Written exercise a
Can you render the lines of the records below as a JSON list of strings, one string per line, with blank lines and the pictures left out?

Text provided
·····
- Thanksgiving Should Happen More Often
- Cultivating an Attitude of Gratitude
- Why Use Recognition
Thanksgiving Should Happen More Often
Thanksgiving was early this year and I cannot believe it has already passed. Talking about what we are thankful for is a family tradition for most people on Thanksgiving and throughout the holiday season. As the pace of life and business has increased, reflection on what we are thankful for can easily move to the bottom of the list the rest of the year. In my experience, great leaders set aside time for the topic in their personal life and in the workplace. More than just setting aside time, they understand why gratitude, appreciation and recognition are important.
Cultivating an Attitude of Gratitude
Gratitude is the acknowledgment of what is valuable and meaningful to you combined with being thankful for it. Gratitude is a positive emotion that can be the consequence of receiving something from someone else or it can be an emotional state of living in thankfulness. Integrating gratitude into your daily life is good goal to have and since it is an emotional muscle, it will be strengthened with use. Here are some things I suggest you do to foster a sense of gratitude.
Make a list – Name the things and people in your life that you are thankful for. I find that I am happier when I focus on the what I already have versus focusing only on what I want to have. A list also reminds me that I am dependent on others and that my connection to them in important.
Listen to yourself – Catch yourself when you say things like, “I have to” which makes the task a burden or “this will never work” which makes the problem permanent. The language you use to describe a situation impacts your attitude. It is not about being optimistic, but about recognizing the benefits you receive from “getting to do” something or the growth you can have from finding a solution a solution.
Manage your calendar – Keep track of all the things you need to get done. Time is a gift we are given each day and is something to be grateful for. I feel less overwhelmed and burdened when I prioritize my list based on the benefits that I will receive when the task is complete and also on the things that I have control over. I have found that when I over commit, not only do I think less about what I am grateful for, but I also do not recognize other people’s contributions as often.
Why Use Recognition
The words “recognition” and “appreciation” have similar meanings and are words I use interchangeable. Recognition can be an awareness or acknowledgement you have of admiration, approval or gratitude for something or someone. From a leadership standpoint, the expression of that recognition or appreciation is vital and a part of giving feedback. It is also reciprocal in that as a human we need to feel appreciated and we need to show appreciation. I do not think it is something that can be faked and will not be received well if it is not genuine.
·····
Record excerpts

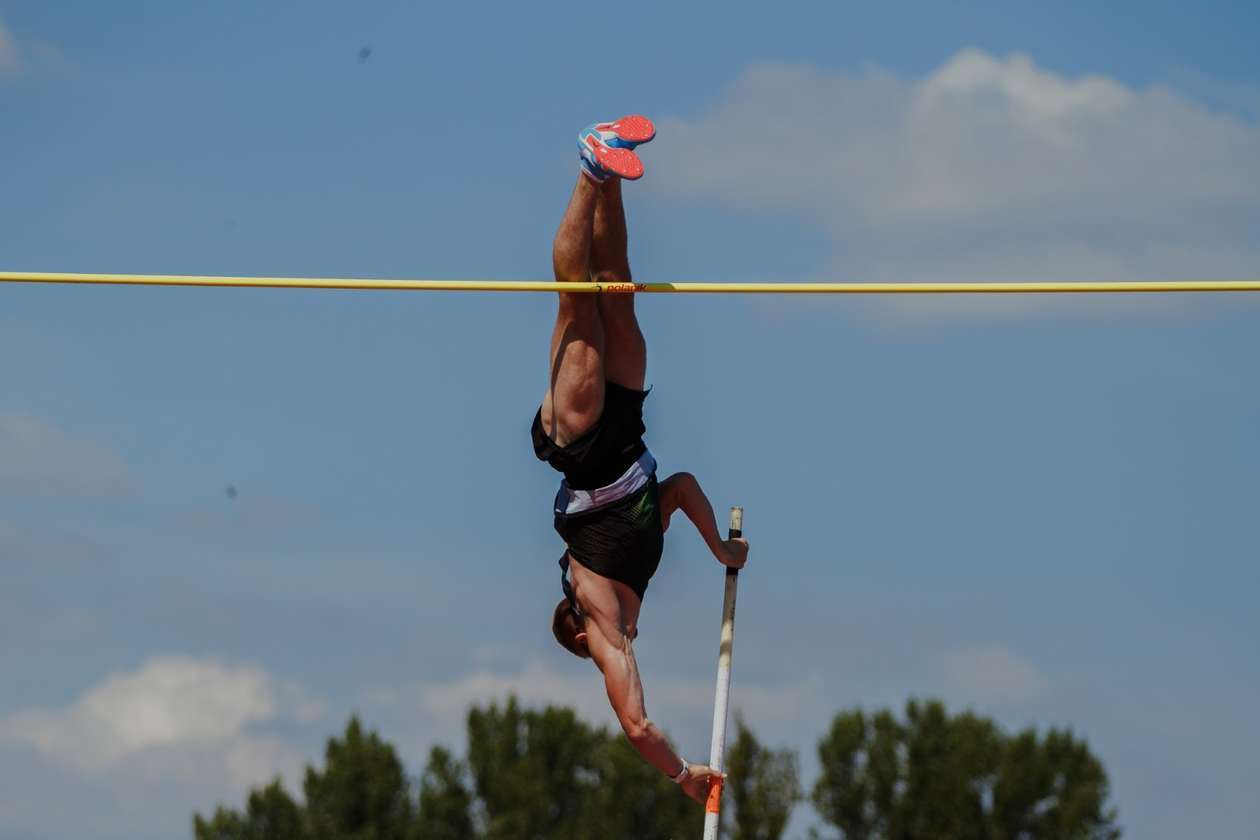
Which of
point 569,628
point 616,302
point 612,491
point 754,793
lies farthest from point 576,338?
·····
Written exercise b
Could you carry the piece on gratitude and workplace recognition forward, starting right after its last sentence?

Task output a
[
  "Which of",
  "point 569,628",
  "point 616,302",
  "point 612,491",
  "point 754,793",
  "lies farthest from point 576,338?"
]

Task output b
I use the Leadership Practices Inventory (LPI) Assessment frequently in my work. Jim Kouzes and Barry Posner, authors of The Leadership Challenge: How to Make Extraordinary Things Happen in Organizations, developed the assessment to evaluate how leaders engage in the five practices they identified as exemplary leadership: model the way, inspired a shared vision, challenge the process, enable other to act, and encourage the heart. Encourage the heart is about recognition and appreciation. The authors site this practice as having the most long-lasting impact because, “genuine acts of caring draw people forward.” Another way they say it is, “people need emotional fuel to replenish their spirits.” They say one part of recognizing contributions is to expect the best which means believing in people’s ability and potential success. The other part is to personalize recognition which starts with getting to know the people better. I have found the saying true, people don’t quit their company or job, they quit their boss.
In my newsletter last February, I talked about expressing appreciation at work from the context of Dr. Gary Chapman’s book, The Five Love Languages. Chapman contends that individuals use different emotional languages when communicating. People like to receive appreciation and be rewarded in ways they recognize as most values. The five ways of expressing appreciation in the workplace are: words of affirmation, quality time, acts of service, tangible gifts and physical touch. Kouzes and Posner affirm Chapman and say, “to able to deliver the appropriate type of recognition, leaders need to learn about the motivations of each constituent” and to do that you, “first have to get to know your constituents.”
Another way to look at it is how, when and why you give recognition. Kouzes and Posner say that, “one of the more common complaints about recognition is that it’s far too often highly predictable, mundane, and impersonal.” I have found that incorporating recognition more often contributes to a positive work environment. Recognition is not flattery and I am not suggesting you go around giving high fives all day instead of being a leader. Use the following list of things to remember about recognition to reflect on how well you give recognition and how you like to receive it. Things to remember about recognition.
1. Human worth – Highlight the inherent good in the people you work with. You need to celebrate the employee who is caring or creative as well as the top performer. These types of interactions create community and connection.
2. Descriptive – Specify what people are doing to contribute. A blanket good job does not highlight the task or skill that was used.
3. In all directions – Do not make appreciation hierarchal. People want to be appreciated by their bosses, coworkers and the people who report to them.
4. During busy times – Motivate others during the peaks in business. Motivation can come from recognition and when everyone is at their busiest is when it can be most needed.
5. In private – Incorporate recognition into your emails, phone calls and in one-on-one meetings. One easy way is to acknowledge the time that the other person is spending communicating with you.
6. Include more people – Recognize the collective work of a team. This is important at all stages of the team from forming a cohesive team to watching the team achieve its purpose.
7. In public – Reinforce recognition with formal award or public announcement. When your workforce or team is remote or in different locations, this is especially important.
8. Good amid bad – Express the areas of strength you witnessed even when the outcome was not a success. Failure is a place of growth and highlighting only the negative will not lead to future success.
9. Timely – Catch people in the act of doing something good. If good feedback is only part of the yearly review process, employees will feel frustrated instead of appreciated.
10. Take it further – Mentor someone after you recognize them. Encouragement and career development are natural conversations to have on the heels of recognizing good work.
11. Create fun – Use recognition to add some excitement. Think outside the box and get creative and your employees will appreciate the extra effort and environment it creates.
12. Include all levels – Remember every job is critical. The need for recognition is the same for the salaried employee as it is for to the behind the scene hourly worker.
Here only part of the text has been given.